Data for analysis below:

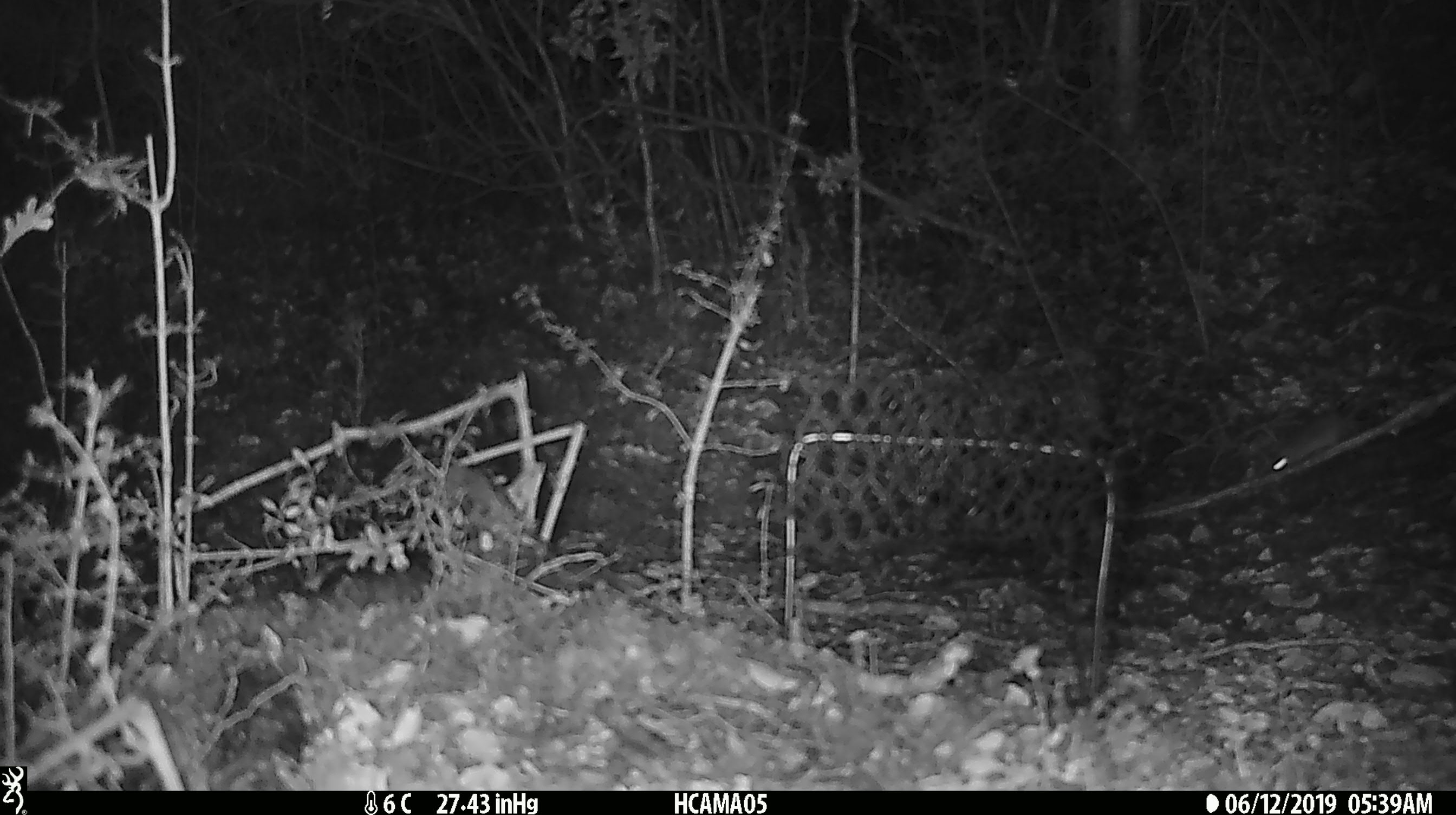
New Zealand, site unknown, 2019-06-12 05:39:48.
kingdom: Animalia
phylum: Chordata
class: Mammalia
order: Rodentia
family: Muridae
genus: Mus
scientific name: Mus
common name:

End of Data for analysis.

#### Work request:
Set down the material again exactly. Don't carry over any pictures.

#### Response box:
New Zealand, site unknown, 2019-06-12 05:39:48.
kingdom: Animalia
phylum: Chordata
class: Mammalia
order: Rodentia
family: Muridae
genus: Mus
scientific name: Mus
common name:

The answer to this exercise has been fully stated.